ENGL 569 A: Topics in Language and Rhetoric

Standardization in English: History, Ideology, Policy

Meeting Time: 
TTh 11:30am - 1:20pm
DEN 210
Colette Moore
Colette Moore

Syllabus Description:

Standardization in English: History, Ideology, Policy

The drive to control and regularize the English language has made it possible for us to read texts from four centuries ago and texts from across the world. It has also created a culture of anxiety about proper usage and a culture of condemnation of English varieties deemed to be non-standard. This course will examine the social, economic, and linguistic factors that promoted and policed standardization in English language history (and the factors that resisted it).
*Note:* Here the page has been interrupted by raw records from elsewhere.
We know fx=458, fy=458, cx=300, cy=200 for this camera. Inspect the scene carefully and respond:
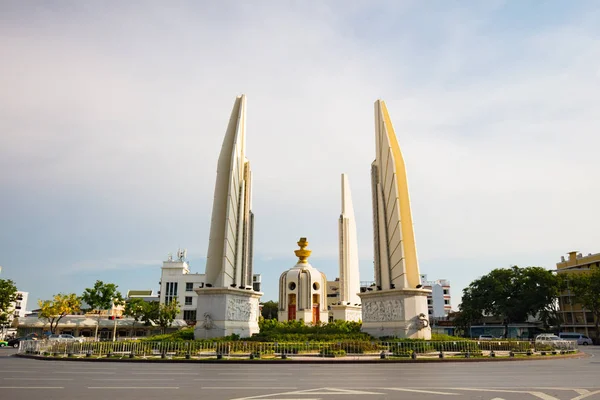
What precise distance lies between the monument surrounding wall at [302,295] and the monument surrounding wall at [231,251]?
13.0 meters

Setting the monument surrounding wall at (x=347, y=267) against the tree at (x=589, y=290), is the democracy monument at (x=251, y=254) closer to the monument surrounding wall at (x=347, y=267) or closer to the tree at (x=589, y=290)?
the monument surrounding wall at (x=347, y=267)

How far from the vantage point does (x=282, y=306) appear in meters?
45.9

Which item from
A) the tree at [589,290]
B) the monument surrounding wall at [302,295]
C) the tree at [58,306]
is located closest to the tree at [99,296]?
the tree at [58,306]

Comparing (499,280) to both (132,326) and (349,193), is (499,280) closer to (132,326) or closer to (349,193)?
(349,193)

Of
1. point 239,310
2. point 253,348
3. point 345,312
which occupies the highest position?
point 345,312

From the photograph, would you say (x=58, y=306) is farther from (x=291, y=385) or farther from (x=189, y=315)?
(x=291, y=385)

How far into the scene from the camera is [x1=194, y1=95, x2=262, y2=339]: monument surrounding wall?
28047 mm

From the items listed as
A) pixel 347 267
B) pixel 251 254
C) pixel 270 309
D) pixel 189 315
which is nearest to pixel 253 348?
pixel 251 254

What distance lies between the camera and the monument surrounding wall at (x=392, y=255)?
2730cm

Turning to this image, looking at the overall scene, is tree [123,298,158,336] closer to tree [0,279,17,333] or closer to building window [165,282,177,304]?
tree [0,279,17,333]

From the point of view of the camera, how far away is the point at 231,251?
30.7 m

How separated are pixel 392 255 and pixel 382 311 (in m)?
3.64

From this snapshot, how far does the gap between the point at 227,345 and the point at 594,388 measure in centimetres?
1570

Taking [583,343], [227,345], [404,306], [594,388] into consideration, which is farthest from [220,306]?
[583,343]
We will consider some theorists of comparative standardization (Benedict Anderson, Einar Haugen) and investigate emerging standardizing in premodern English (Winchester standard, Chancery English), on the way to examining the rise of current practices of standard English in the eighteenth century. Ideas about correctness in English are often expressed in moral terms ­– good, bad, right, wrong, pure, corrupt – we will examine the history of these ideological discourses and the ways that they have shaped conversations on education, national language policy, and social attitudes. Along the way, we will interrogate dictionaries, grammar books, and style guides in order to examine the nature of language authority and the relationship between language and social power. Readings will include texts by Jonathan Swift, Robert Lowth, Noah Webster, and James A. H. Murray, as well as contemporary scholars of standardization (Tony Bex, Richard Watts, Laura Wright, John Hurt Fisher), language ideology (Deborah Cameron), creolization (Mervyn Alleyne, Suzanne Romaine), and education (Geneva Smitherman, John Baugh). Course requirements include several brief response papers and one seminar paper.